== Objective ==
All the data must come back unchanged, except that pictures are left out.

== Dataset rows ==
= = = =
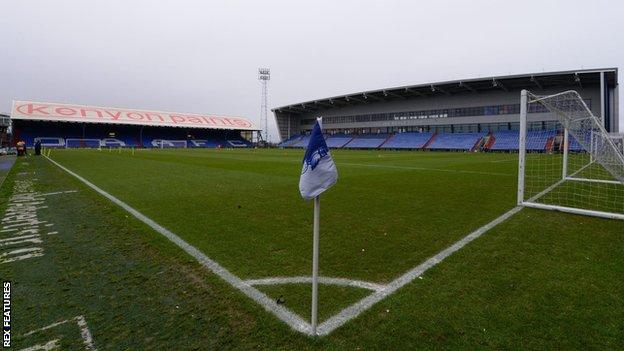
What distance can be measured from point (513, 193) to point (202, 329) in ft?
33.7

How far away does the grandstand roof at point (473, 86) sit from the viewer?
46.2 meters

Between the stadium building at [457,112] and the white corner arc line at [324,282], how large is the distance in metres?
43.7

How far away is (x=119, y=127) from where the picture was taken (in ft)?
248

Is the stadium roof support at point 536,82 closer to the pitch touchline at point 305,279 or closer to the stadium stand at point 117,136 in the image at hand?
the pitch touchline at point 305,279

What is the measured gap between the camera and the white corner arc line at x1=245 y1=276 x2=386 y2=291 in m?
3.64

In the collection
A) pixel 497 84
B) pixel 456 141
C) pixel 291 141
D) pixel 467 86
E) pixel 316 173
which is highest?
pixel 467 86

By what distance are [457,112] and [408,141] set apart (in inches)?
399

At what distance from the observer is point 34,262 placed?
14.3 ft

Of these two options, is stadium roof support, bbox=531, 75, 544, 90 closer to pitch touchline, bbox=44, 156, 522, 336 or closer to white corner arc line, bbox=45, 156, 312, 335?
pitch touchline, bbox=44, 156, 522, 336

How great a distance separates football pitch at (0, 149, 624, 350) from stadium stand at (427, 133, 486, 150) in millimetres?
51890

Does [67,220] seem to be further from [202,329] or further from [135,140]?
[135,140]

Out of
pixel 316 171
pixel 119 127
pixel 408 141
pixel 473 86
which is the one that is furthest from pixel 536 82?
pixel 119 127

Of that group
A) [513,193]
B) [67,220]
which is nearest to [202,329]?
[67,220]

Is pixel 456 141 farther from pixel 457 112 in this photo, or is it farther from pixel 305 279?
pixel 305 279
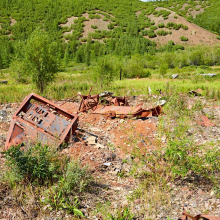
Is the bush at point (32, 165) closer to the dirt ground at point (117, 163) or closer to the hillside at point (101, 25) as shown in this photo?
the dirt ground at point (117, 163)

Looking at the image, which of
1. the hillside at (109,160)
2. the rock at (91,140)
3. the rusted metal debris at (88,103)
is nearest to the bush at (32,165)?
the hillside at (109,160)

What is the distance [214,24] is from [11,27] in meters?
88.8

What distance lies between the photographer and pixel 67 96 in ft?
31.9

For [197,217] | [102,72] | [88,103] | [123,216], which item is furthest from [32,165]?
[102,72]

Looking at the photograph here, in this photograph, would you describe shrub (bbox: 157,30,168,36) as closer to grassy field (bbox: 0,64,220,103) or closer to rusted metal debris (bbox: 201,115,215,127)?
grassy field (bbox: 0,64,220,103)

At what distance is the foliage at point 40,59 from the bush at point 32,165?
28.4ft

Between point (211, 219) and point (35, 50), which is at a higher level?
point (35, 50)

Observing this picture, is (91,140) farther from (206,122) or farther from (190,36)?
(190,36)

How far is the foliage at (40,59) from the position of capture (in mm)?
10977

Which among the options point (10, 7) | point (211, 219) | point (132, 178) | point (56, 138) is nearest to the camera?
point (211, 219)

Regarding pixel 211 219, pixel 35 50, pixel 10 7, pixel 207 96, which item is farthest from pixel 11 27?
pixel 211 219

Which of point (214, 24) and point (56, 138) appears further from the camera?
point (214, 24)

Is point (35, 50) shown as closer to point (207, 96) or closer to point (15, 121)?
point (15, 121)

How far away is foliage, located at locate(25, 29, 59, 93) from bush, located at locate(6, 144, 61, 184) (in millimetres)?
8661
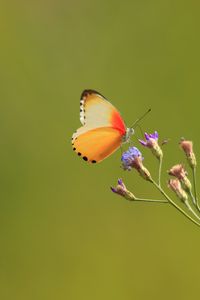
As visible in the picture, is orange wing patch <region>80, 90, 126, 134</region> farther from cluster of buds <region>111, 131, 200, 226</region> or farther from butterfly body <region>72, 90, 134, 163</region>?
cluster of buds <region>111, 131, 200, 226</region>

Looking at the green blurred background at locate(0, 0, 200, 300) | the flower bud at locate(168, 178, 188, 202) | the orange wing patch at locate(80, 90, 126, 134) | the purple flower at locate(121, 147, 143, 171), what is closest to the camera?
the flower bud at locate(168, 178, 188, 202)

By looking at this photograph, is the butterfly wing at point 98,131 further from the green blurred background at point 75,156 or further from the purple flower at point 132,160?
the green blurred background at point 75,156

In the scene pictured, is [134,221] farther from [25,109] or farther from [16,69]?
[16,69]

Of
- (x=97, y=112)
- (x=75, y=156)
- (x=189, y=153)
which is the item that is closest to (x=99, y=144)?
(x=97, y=112)

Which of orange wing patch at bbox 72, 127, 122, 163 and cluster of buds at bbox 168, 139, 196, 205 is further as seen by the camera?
orange wing patch at bbox 72, 127, 122, 163

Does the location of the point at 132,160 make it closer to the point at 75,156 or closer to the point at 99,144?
the point at 99,144

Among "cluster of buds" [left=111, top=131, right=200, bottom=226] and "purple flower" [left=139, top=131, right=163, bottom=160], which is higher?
"purple flower" [left=139, top=131, right=163, bottom=160]

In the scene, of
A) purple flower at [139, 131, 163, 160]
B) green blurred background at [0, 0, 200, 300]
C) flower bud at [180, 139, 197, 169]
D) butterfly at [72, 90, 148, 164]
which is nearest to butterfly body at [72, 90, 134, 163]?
butterfly at [72, 90, 148, 164]
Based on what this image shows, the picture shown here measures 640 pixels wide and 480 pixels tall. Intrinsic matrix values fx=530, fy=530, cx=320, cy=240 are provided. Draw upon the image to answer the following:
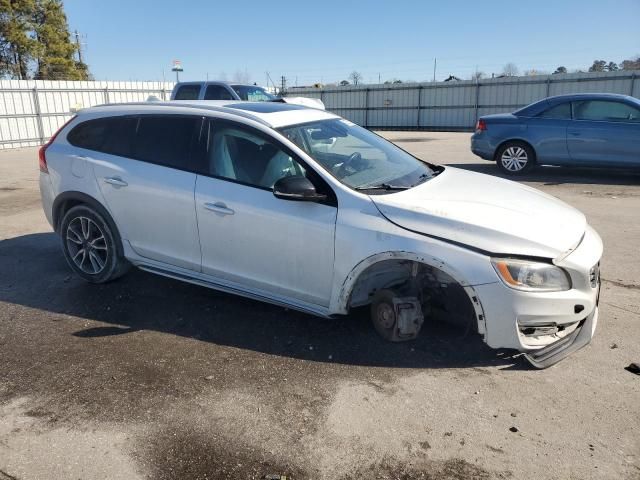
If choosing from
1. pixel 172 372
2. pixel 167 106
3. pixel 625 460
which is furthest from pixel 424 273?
pixel 167 106

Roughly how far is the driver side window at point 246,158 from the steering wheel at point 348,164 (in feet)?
0.99

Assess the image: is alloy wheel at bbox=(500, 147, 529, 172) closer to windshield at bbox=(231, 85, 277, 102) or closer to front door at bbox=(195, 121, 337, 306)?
windshield at bbox=(231, 85, 277, 102)

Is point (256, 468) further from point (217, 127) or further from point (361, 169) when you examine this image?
point (217, 127)

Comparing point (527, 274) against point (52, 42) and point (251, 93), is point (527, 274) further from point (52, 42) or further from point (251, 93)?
point (52, 42)

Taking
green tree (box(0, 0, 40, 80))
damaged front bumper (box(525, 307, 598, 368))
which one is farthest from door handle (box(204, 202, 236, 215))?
green tree (box(0, 0, 40, 80))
= = = =
== Task result ==
What distance can be measured from point (513, 193) to point (202, 329) in ft?
33.7

How far away does the grandstand roof at point (473, 86) sit from the viewer?
46.2 meters

Between the stadium building at [457,112] and the white corner arc line at [324,282], how large is the distance in metres?
43.7

How far away is (x=119, y=127) from where the picture was taken (in ft)?
248

Is the stadium roof support at point 536,82 closer to the pitch touchline at point 305,279 or closer to the stadium stand at point 117,136 in the image at hand?
the pitch touchline at point 305,279

What is the measured gap between the camera and the white corner arc line at x1=245 y1=276 x2=386 y2=291 in m?
3.64

In the collection
A) pixel 497 84
B) pixel 456 141
C) pixel 291 141
D) pixel 467 86
E) pixel 316 173
which is highest?
pixel 467 86

By what distance are [457,112] and [408,141] set apart (in inches)?
399

At what distance from the observer is point 34,262 placed?
14.3 ft

Of these two options, is stadium roof support, bbox=531, 75, 544, 90 closer to pitch touchline, bbox=44, 156, 522, 336 or closer to white corner arc line, bbox=45, 156, 312, 335?
pitch touchline, bbox=44, 156, 522, 336

How great a distance separates football pitch at (0, 149, 624, 350) from stadium stand at (427, 133, 486, 150) in millimetres?
51890

Does [67,220] seem to be further from [202,329] or further from [135,140]?
[135,140]

Out of
pixel 316 171
pixel 119 127
pixel 408 141
pixel 473 86
which is the one that is furthest from pixel 536 82?
pixel 119 127

Of that group
A) [513,193]
B) [67,220]
which is nearest to [202,329]?
[67,220]

Is pixel 456 141 farther from pixel 457 112 in this photo, or is it farther from pixel 305 279?
pixel 305 279
Is the bush at point (32, 165) closer to the dirt ground at point (117, 163) or closer to the hillside at point (101, 25) as shown in this photo?
the dirt ground at point (117, 163)

Looking at the image, which of
1. the hillside at (109,160)
2. the rock at (91,140)
3. the rusted metal debris at (88,103)
is nearest to the bush at (32,165)?
the hillside at (109,160)

What is the distance [214,24] is from [11,27] in meters?
88.8

What distance lies between the photographer and pixel 67 96 in ft?
31.9

For [197,217] | [102,72] | [88,103] | [123,216], which item is furthest from [32,165]?
[102,72]

Looking at the photograph here, in this photograph, would you describe shrub (bbox: 157,30,168,36) as closer to grassy field (bbox: 0,64,220,103) or closer to rusted metal debris (bbox: 201,115,215,127)?
grassy field (bbox: 0,64,220,103)

At what distance is the foliage at point 40,59 from the bush at point 32,165?
28.4ft

Between point (211, 219) and point (35, 50), which is at a higher level?
point (35, 50)

Observing this picture, is (91,140) farther from (206,122) or farther from (190,36)?
(190,36)

How far is the foliage at (40,59) from the position of capture (in mm)?
10977

Which among the options point (10, 7) | point (211, 219) | point (132, 178) | point (56, 138) is nearest to the camera?
point (211, 219)

Regarding pixel 211 219, pixel 35 50, pixel 10 7, pixel 207 96, which item is farthest from pixel 11 27?
pixel 211 219

Which of point (214, 24) and point (56, 138) appears further from the camera?
point (214, 24)

Is point (35, 50) shown as closer to point (207, 96) or closer to point (15, 121)?
point (15, 121)

How far away is foliage, located at locate(25, 29, 59, 93) from bush, located at locate(6, 144, 61, 184) (in millimetres)?
8661
As visible in the picture, is orange wing patch <region>80, 90, 126, 134</region> farther from cluster of buds <region>111, 131, 200, 226</region> or farther from butterfly body <region>72, 90, 134, 163</region>?
cluster of buds <region>111, 131, 200, 226</region>

Looking at the green blurred background at locate(0, 0, 200, 300) | the flower bud at locate(168, 178, 188, 202) | the orange wing patch at locate(80, 90, 126, 134) | the purple flower at locate(121, 147, 143, 171), what is closest to the camera?
the flower bud at locate(168, 178, 188, 202)

By looking at this photograph, is the butterfly wing at point 98,131 further from the green blurred background at point 75,156 or further from the purple flower at point 132,160?
the green blurred background at point 75,156

In the scene pictured, is [134,221] farther from [25,109] or farther from [16,69]?
[16,69]

Of
- (x=97, y=112)
- (x=75, y=156)
- (x=189, y=153)
which is the item that is closest to (x=99, y=144)?
(x=97, y=112)

Which of orange wing patch at bbox 72, 127, 122, 163 and cluster of buds at bbox 168, 139, 196, 205 is further as seen by the camera?
orange wing patch at bbox 72, 127, 122, 163

Does the location of the point at 132,160 make it closer to the point at 75,156 or closer to the point at 99,144?
the point at 99,144

Among "cluster of buds" [left=111, top=131, right=200, bottom=226] and "purple flower" [left=139, top=131, right=163, bottom=160], which is higher?
"purple flower" [left=139, top=131, right=163, bottom=160]

In the scene, of
A) purple flower at [139, 131, 163, 160]
B) green blurred background at [0, 0, 200, 300]
C) flower bud at [180, 139, 197, 169]
D) butterfly at [72, 90, 148, 164]
which is nearest to butterfly body at [72, 90, 134, 163]?
butterfly at [72, 90, 148, 164]
Based on what this image shows, the picture shown here measures 640 pixels wide and 480 pixels tall. Intrinsic matrix values fx=530, fy=530, cx=320, cy=240 are provided. Draw upon the image to answer the following:
If choosing from
1. pixel 172 372
2. pixel 167 106
3. pixel 625 460
which is furthest from pixel 424 273?
pixel 167 106

Roughly how far is the driver side window at point 246,158 from the steering wheel at point 348,164 (in feet)?
0.99

Assess the image: is alloy wheel at bbox=(500, 147, 529, 172) closer to windshield at bbox=(231, 85, 277, 102) or closer to front door at bbox=(195, 121, 337, 306)?
windshield at bbox=(231, 85, 277, 102)

Is point (256, 468) further from point (217, 127) or further from point (361, 169) when you examine this image?
point (217, 127)

Comparing point (527, 274) against point (52, 42) and point (251, 93), is point (527, 274) further from point (52, 42) or further from point (251, 93)?
point (52, 42)

Taking
green tree (box(0, 0, 40, 80))
damaged front bumper (box(525, 307, 598, 368))
which one is farthest from door handle (box(204, 202, 236, 215))?
green tree (box(0, 0, 40, 80))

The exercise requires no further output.